[Saved data entries]
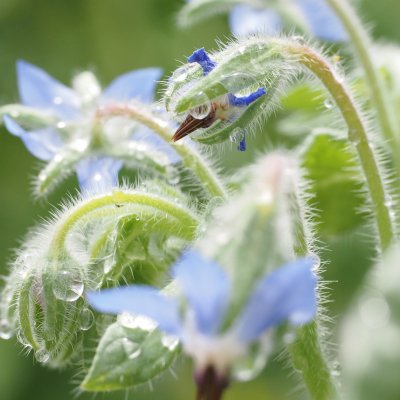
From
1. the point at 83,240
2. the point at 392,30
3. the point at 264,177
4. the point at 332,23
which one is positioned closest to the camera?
the point at 264,177

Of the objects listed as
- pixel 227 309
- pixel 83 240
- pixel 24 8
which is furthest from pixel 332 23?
pixel 24 8

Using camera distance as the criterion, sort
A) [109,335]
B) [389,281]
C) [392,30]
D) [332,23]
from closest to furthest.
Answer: [389,281] → [109,335] → [332,23] → [392,30]

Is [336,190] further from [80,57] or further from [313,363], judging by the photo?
[80,57]

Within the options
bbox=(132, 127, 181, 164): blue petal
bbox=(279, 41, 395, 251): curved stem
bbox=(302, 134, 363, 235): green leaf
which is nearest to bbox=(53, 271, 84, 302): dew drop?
bbox=(132, 127, 181, 164): blue petal

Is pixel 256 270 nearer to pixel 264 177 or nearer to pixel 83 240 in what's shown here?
pixel 264 177

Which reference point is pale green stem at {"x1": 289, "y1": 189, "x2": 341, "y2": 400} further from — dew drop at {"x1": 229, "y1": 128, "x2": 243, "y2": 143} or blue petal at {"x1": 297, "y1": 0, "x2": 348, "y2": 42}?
blue petal at {"x1": 297, "y1": 0, "x2": 348, "y2": 42}

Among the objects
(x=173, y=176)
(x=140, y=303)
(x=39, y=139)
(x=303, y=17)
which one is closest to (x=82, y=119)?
(x=39, y=139)
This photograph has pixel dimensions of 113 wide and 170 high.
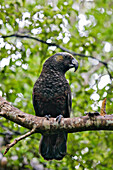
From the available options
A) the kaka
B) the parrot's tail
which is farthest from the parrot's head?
the parrot's tail

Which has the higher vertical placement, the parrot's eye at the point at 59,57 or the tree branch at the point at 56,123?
the parrot's eye at the point at 59,57

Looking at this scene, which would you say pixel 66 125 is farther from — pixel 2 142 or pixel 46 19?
pixel 2 142

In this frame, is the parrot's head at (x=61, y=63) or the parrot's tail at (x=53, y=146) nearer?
the parrot's tail at (x=53, y=146)

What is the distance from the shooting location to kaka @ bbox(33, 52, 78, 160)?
3666 millimetres

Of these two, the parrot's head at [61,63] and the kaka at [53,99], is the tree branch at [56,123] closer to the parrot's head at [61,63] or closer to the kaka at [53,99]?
the kaka at [53,99]

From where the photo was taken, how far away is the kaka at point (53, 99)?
3666 mm

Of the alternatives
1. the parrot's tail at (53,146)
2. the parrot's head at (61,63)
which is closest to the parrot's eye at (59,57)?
the parrot's head at (61,63)

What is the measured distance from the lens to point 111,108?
13.8 ft

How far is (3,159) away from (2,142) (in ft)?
2.08

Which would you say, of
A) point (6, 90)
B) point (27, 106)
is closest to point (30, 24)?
point (6, 90)

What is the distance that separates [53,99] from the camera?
144 inches

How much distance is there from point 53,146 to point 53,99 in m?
0.83

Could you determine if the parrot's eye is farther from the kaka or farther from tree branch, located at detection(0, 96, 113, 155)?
tree branch, located at detection(0, 96, 113, 155)

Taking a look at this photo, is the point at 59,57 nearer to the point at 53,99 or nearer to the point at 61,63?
the point at 61,63
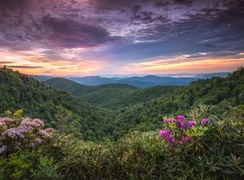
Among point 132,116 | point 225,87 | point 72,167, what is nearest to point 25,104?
point 132,116

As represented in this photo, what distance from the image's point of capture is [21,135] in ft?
11.2

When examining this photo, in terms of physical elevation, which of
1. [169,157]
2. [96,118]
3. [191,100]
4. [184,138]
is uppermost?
[184,138]

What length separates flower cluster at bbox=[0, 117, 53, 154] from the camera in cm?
338

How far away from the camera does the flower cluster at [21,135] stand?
338cm

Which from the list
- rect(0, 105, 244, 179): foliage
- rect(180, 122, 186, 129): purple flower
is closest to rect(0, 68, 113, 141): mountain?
rect(0, 105, 244, 179): foliage

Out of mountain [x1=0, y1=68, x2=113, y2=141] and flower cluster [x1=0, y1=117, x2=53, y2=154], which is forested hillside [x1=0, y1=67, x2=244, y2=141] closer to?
mountain [x1=0, y1=68, x2=113, y2=141]

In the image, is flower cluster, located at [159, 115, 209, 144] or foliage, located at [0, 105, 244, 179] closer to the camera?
foliage, located at [0, 105, 244, 179]

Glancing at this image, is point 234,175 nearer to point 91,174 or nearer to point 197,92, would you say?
point 91,174

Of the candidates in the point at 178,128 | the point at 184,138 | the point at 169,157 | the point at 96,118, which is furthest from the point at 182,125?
the point at 96,118

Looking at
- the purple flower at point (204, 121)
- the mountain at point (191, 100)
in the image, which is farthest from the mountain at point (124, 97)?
the purple flower at point (204, 121)

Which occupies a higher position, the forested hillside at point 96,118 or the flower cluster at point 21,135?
the flower cluster at point 21,135

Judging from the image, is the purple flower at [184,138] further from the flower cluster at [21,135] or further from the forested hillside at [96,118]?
the forested hillside at [96,118]

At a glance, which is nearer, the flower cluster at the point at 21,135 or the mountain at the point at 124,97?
the flower cluster at the point at 21,135

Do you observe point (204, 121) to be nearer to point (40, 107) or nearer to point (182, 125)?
point (182, 125)
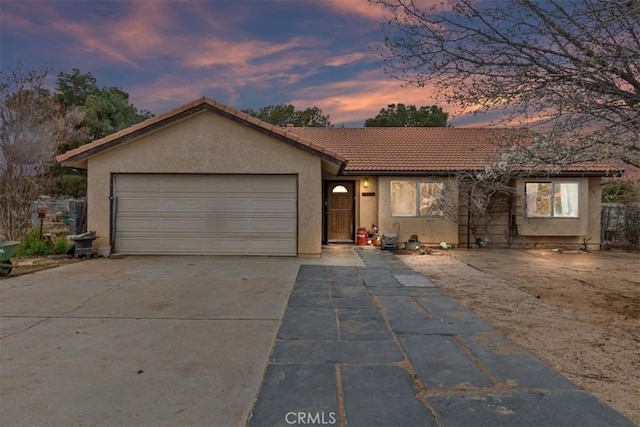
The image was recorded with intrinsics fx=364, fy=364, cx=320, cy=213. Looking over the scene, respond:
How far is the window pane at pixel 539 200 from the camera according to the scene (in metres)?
13.0

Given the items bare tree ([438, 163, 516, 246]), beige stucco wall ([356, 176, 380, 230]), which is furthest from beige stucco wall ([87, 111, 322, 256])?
bare tree ([438, 163, 516, 246])

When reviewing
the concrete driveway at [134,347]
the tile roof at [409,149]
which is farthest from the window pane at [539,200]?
the concrete driveway at [134,347]

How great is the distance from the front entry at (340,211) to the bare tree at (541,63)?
8161 mm

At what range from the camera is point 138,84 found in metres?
14.5

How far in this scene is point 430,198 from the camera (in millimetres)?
12938

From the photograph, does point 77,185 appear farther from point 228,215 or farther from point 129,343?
point 129,343

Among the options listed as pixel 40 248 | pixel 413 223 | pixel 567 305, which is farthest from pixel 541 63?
pixel 40 248

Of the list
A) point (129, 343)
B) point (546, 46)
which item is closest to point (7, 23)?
point (129, 343)

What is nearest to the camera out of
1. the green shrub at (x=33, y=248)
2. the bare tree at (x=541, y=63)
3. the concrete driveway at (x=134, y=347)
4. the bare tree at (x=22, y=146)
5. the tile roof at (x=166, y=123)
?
the concrete driveway at (x=134, y=347)

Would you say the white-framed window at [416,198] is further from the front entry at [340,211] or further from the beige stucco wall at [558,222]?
the beige stucco wall at [558,222]

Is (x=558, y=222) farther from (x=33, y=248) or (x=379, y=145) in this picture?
(x=33, y=248)

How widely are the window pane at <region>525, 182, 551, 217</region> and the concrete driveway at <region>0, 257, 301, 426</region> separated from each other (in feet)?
33.5

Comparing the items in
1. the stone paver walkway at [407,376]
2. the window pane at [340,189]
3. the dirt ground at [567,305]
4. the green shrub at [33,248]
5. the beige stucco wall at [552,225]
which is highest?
the window pane at [340,189]

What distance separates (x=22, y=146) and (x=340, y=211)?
10747mm
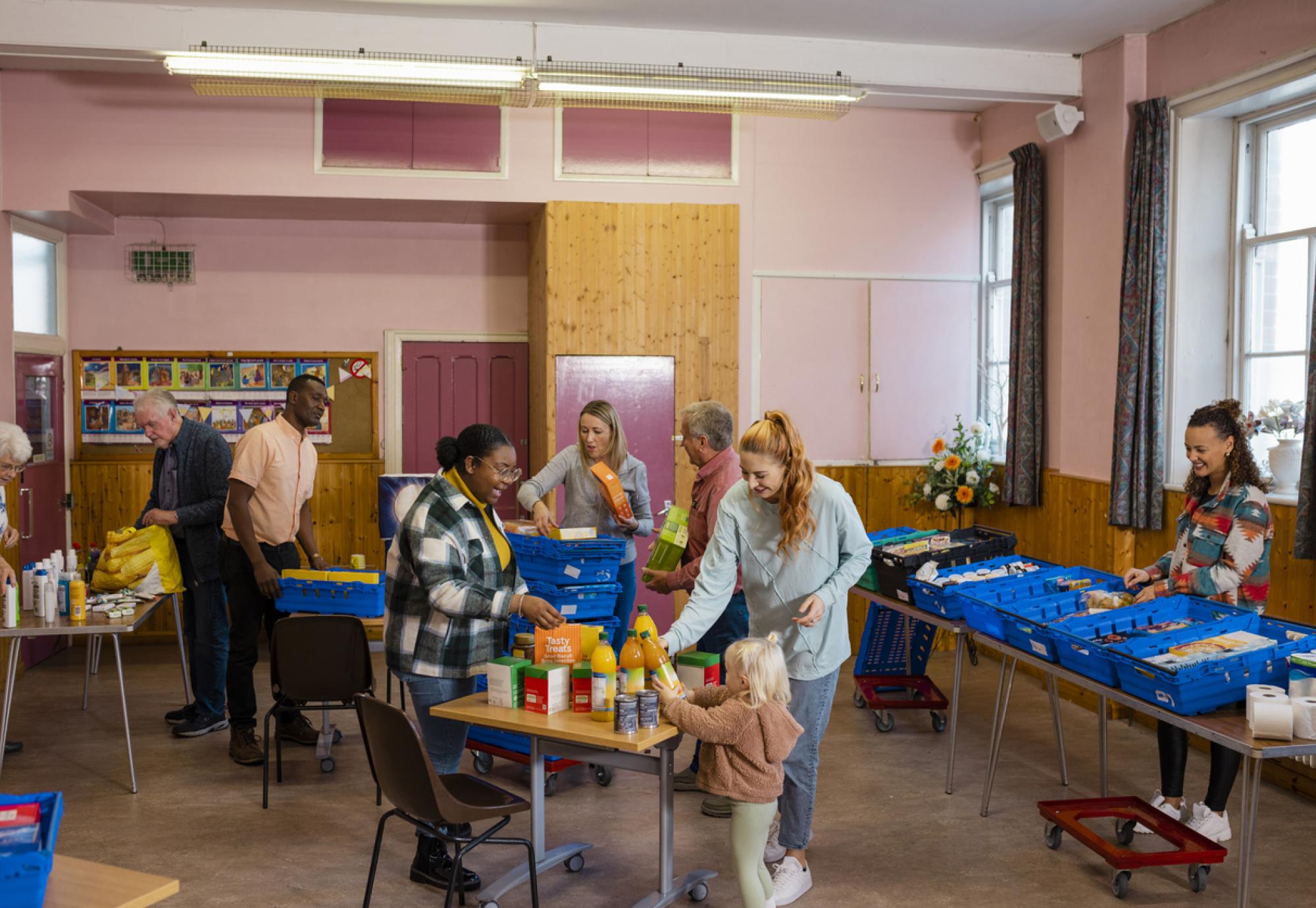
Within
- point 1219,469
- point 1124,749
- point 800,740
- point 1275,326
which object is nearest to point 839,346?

Exercise details =>
Copy out each line exactly, without the pictures.

Solution for this problem =>
From
1. the point at 83,240
2. the point at 392,30
3. the point at 264,177
4. the point at 332,23
which one is positioned closest to the camera?
the point at 264,177

Of the objects listed as
- pixel 227 309
- pixel 83 240
- pixel 24 8
which is furthest from pixel 332 23?
pixel 24 8

Using camera distance as the criterion, sort
A) [109,335]
B) [389,281]
C) [392,30]
D) [332,23]
from closest to furthest.
Answer: [389,281] → [109,335] → [332,23] → [392,30]

Is [336,190] further from [80,57] or further from [313,363], judging by the photo?
[80,57]

Within the options
bbox=(132, 127, 181, 164): blue petal
bbox=(279, 41, 395, 251): curved stem
bbox=(302, 134, 363, 235): green leaf
which is nearest to bbox=(53, 271, 84, 302): dew drop?
bbox=(132, 127, 181, 164): blue petal

Is pixel 256 270 nearer to pixel 264 177 or nearer to pixel 83 240 in what's shown here?
pixel 264 177

Which reference point is pale green stem at {"x1": 289, "y1": 189, "x2": 341, "y2": 400} further from — dew drop at {"x1": 229, "y1": 128, "x2": 243, "y2": 143} or blue petal at {"x1": 297, "y1": 0, "x2": 348, "y2": 42}?
blue petal at {"x1": 297, "y1": 0, "x2": 348, "y2": 42}

Among the objects
(x=173, y=176)
(x=140, y=303)
(x=39, y=139)
(x=303, y=17)
which one is closest to (x=82, y=119)?
(x=39, y=139)
This photograph has pixel dimensions of 113 wide and 170 high.
From the available options
A) the kaka
B) the parrot's tail
which is farthest from the parrot's head?
the parrot's tail

Which has the higher vertical placement, the parrot's eye at the point at 59,57 or the tree branch at the point at 56,123?
the parrot's eye at the point at 59,57

Looking at this scene, which would you say pixel 66 125 is farther from — pixel 2 142 or pixel 46 19?
pixel 2 142

In this frame, is the parrot's head at (x=61, y=63) or the parrot's tail at (x=53, y=146) nearer?
the parrot's tail at (x=53, y=146)

What is the distance from the shooting location to kaka @ bbox(33, 52, 78, 160)?
3666 millimetres

Of these two, the parrot's head at [61,63] and the kaka at [53,99], is the tree branch at [56,123] closer to the parrot's head at [61,63] or closer to the kaka at [53,99]?
the kaka at [53,99]

From where the photo was taken, how far away is the kaka at point (53, 99)?
3666 mm

Of the alternatives
1. the parrot's tail at (53,146)
2. the parrot's head at (61,63)
which is closest to the parrot's eye at (59,57)?
the parrot's head at (61,63)

What is the measured distance from the lens to point 111,108?
13.8 ft

How far is (3,159) away from (2,142) (in ft)?
2.08

Which would you say, of
A) point (6, 90)
B) point (27, 106)
is closest to point (30, 24)?
point (6, 90)

What is the distance that separates [53,99] from the camera?
144 inches

How much distance is there from point 53,146 to point 53,99 in m?
0.83

Could you determine if the parrot's eye is farther from the kaka or farther from tree branch, located at detection(0, 96, 113, 155)?
tree branch, located at detection(0, 96, 113, 155)

Taking a look at this photo, is the point at 59,57 nearer to the point at 53,99 or nearer to the point at 61,63?
the point at 61,63
Among point 132,116 | point 225,87 | point 72,167, what is nearest to point 25,104?
point 132,116

As represented in this photo, what distance from the image's point of capture is [21,135] in ft?
11.2

When examining this photo, in terms of physical elevation, which of
1. [169,157]
2. [96,118]
3. [191,100]
4. [184,138]
is uppermost?
[184,138]

What length separates flower cluster at bbox=[0, 117, 53, 154] from the camera in cm?
338

How far away from the camera does the flower cluster at [21,135] stand?
338cm

Which from the list
- rect(0, 105, 244, 179): foliage
- rect(180, 122, 186, 129): purple flower
is closest to rect(0, 68, 113, 141): mountain?
rect(0, 105, 244, 179): foliage

Out of mountain [x1=0, y1=68, x2=113, y2=141] and flower cluster [x1=0, y1=117, x2=53, y2=154], which is forested hillside [x1=0, y1=67, x2=244, y2=141] closer to?
mountain [x1=0, y1=68, x2=113, y2=141]

In the image, is flower cluster, located at [159, 115, 209, 144] or foliage, located at [0, 105, 244, 179] closer to the camera?
foliage, located at [0, 105, 244, 179]

Glancing at this image, is point 234,175 nearer to point 91,174 or nearer to point 197,92, would you say?
point 91,174

Of the candidates in the point at 178,128 | the point at 184,138 | the point at 169,157 | the point at 96,118, which is furthest from the point at 182,125?
the point at 96,118

Looking at
- the purple flower at point (204, 121)
- the mountain at point (191, 100)
in the image, which is farthest from the mountain at point (124, 97)?
the purple flower at point (204, 121)

Which occupies a higher position, the forested hillside at point 96,118 or the flower cluster at point 21,135?
the flower cluster at point 21,135

Judging from the image, is the purple flower at [184,138] further from the flower cluster at [21,135] or further from the forested hillside at [96,118]?
the forested hillside at [96,118]

At a glance, which is nearer, the flower cluster at the point at 21,135 or the mountain at the point at 124,97?
the flower cluster at the point at 21,135

Do you observe point (204, 121) to be nearer to point (40, 107) or nearer to point (182, 125)?
point (182, 125)
The image was recorded with intrinsics fx=364, fy=364, cx=320, cy=213. Looking over the scene, respond:
How far is the window pane at pixel 539 200 from the camera according to the scene (in metres)?
13.0

Given the items bare tree ([438, 163, 516, 246]), beige stucco wall ([356, 176, 380, 230]), which is furthest from beige stucco wall ([87, 111, 322, 256])?
bare tree ([438, 163, 516, 246])

When reviewing
the concrete driveway at [134,347]
the tile roof at [409,149]
which is farthest from the window pane at [539,200]?
the concrete driveway at [134,347]

How great is the distance from the front entry at (340,211) to the bare tree at (541,63)?
8161 mm

At what range from the camera is point 138,84 found in metres?
14.5

How far in this scene is point 430,198 from the camera (in millimetres)?
12938

From the photograph, does point 77,185 appear farther from point 228,215 or farther from point 129,343?
point 129,343

Among the options listed as pixel 40 248 | pixel 413 223 | pixel 567 305, which is farthest from pixel 541 63?
pixel 40 248

Of the list
A) point (129, 343)
B) point (546, 46)
which item is closest to point (7, 23)?
point (129, 343)

What is nearest to the camera out of
1. the green shrub at (x=33, y=248)
2. the bare tree at (x=541, y=63)
3. the concrete driveway at (x=134, y=347)
4. the bare tree at (x=22, y=146)
5. the tile roof at (x=166, y=123)
?
the concrete driveway at (x=134, y=347)

Would you say the white-framed window at [416,198] is further from the front entry at [340,211] or further from the beige stucco wall at [558,222]?
the beige stucco wall at [558,222]

Is (x=558, y=222) farther from (x=33, y=248) or (x=379, y=145) in this picture?
(x=33, y=248)

How widely are the window pane at <region>525, 182, 551, 217</region> and the concrete driveway at <region>0, 257, 301, 426</region> separated from each other (in feet)?
33.5

Comparing the items in
1. the stone paver walkway at [407,376]
2. the window pane at [340,189]
3. the dirt ground at [567,305]
4. the green shrub at [33,248]
5. the beige stucco wall at [552,225]
which is highest?
the window pane at [340,189]

What distance separates (x=22, y=146) and (x=340, y=211)?
10747mm
Within
- point 1219,469
- point 1124,749
- point 800,740
- point 1275,326
which object is nearest to point 839,346?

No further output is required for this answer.